“Deixai entrar a Morte, a iluminada
A quem vem para mim, pra me levar
Abri todas as portas par em par
Como asas a bater em revoada” Antero de Quental
O homem é o único animal capaz de tirar a própria vida. Capaz, portanto, de vencer o instinto de sobrevivência, ou de sair perdendo. Ao enfiar o pé no acelerador do carro contra o poste a faca encerra-se ainda mais na barriga cheia de remédios, e o nó já está pronto. Duas filhas. Por que trazê-las para este mundo? A vida e sua espera resignada dos fatos não suficientemente afasta a consciência da morte.
Ao entrar no veículo tinha dinheiro suficiente para se mudar de cidade. Abandonar a terra natal que lhe dera aspereza e sal e ir em busca destes colírios no mar. No interior de uma praia onde a areia desenha seu rosto com conchas ocas, lambaris que se escodem, pedrinhas e a bege cor do desânimo. Numa destas praias em que o herói de Albert Camus cometeu o assassinato por conta do sol e esperou paciente por uma sentença de morte. Quando a explosão ocorre a vida ainda pulsa em suas veias.
A consciência da morte. Da putrefação. Do destino intransferível de toda e qualquer carne animal. E mais ainda. De toda e qualquer carne que é viva. E mesmo dos que não tem carne. O tempo passando sobre nossos ordinários sonhos, as pretensões de imortalidade, não esquecimento. O tempo penetrando em cada pedaço de carne e dando a sentença lenta, a marca de cada detalhe, como numa confecção de vinho, de seda, o acrílico e o cisco que se grudam no fundo, uma pequena imagem do que foi bebível e utilizado para exposição. A cobra, ou o tigre, ou a planta carnívora terão na carne o mesmo destino, mas a consciência da morte é mais que um instinto. É uma sentença como a escravidão diante de um Deus desconhecido.
Com a extremidade da faca toda enfiada em seu abdômen, restando somente a madeira de base do lado externo, a cor de seus olhos, como a cor de seus cabelos, a cor de seu sorriso, de seu êxtase maníaco é todo um vermelho que brilha, um vermelho exuberante, vivo, o festejo da morte, paradisíaco como a praia que desenhou na areia seu bege rosto, seu bege sonho, sua existência lateja, e ainda vive.

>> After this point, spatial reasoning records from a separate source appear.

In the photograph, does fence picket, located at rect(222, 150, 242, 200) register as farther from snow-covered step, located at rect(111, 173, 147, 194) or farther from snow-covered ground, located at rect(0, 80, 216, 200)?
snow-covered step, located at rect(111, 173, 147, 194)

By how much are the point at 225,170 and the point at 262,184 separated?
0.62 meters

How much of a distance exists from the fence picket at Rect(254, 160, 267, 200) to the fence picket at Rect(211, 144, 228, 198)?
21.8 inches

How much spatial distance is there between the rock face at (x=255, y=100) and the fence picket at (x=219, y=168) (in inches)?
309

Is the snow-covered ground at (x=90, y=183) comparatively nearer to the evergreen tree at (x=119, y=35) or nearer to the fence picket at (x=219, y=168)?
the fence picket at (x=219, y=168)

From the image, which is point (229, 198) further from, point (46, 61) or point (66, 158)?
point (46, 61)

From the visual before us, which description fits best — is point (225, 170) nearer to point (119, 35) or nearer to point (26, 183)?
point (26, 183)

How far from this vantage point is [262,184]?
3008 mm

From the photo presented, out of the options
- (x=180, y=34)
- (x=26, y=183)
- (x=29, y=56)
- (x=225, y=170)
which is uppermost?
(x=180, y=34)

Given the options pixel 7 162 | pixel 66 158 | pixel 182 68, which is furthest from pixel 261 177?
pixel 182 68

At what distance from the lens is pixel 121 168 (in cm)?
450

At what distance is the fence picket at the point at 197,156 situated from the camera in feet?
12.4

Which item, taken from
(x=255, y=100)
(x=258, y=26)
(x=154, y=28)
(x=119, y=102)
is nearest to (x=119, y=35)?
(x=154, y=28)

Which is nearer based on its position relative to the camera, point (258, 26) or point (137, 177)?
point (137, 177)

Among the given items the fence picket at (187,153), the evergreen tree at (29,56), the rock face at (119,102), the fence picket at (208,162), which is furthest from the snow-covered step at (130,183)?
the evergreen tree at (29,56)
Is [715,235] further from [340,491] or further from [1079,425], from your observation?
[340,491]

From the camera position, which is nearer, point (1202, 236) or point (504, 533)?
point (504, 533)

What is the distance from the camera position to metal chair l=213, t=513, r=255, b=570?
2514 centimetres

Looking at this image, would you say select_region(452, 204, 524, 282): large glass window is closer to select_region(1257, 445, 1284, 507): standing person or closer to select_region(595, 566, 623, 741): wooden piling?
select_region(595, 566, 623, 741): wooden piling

Ensandecidos os fanáticos proclamarão a prevalência do espírito. A alma do único animal capaz de tirar a própria vida. Capaz, portanto, de vencer o instinto de sobrevivência, ou de perdê-lo. A consciência de que tudo que a terra come é inútil, pois está reservada para este ser uma vida livre de enfrentamentos, livre de conflitos, uma vida sem a sombra da morte, sem o seu capuz violento, uma vida através da morte, uma vida plena.
Na plataforma de onde jorram rios de dinheiro ingere uma dose absurda de barbitúricos. Quer encontrar-se com a vida. Pois esta existência é mortífera.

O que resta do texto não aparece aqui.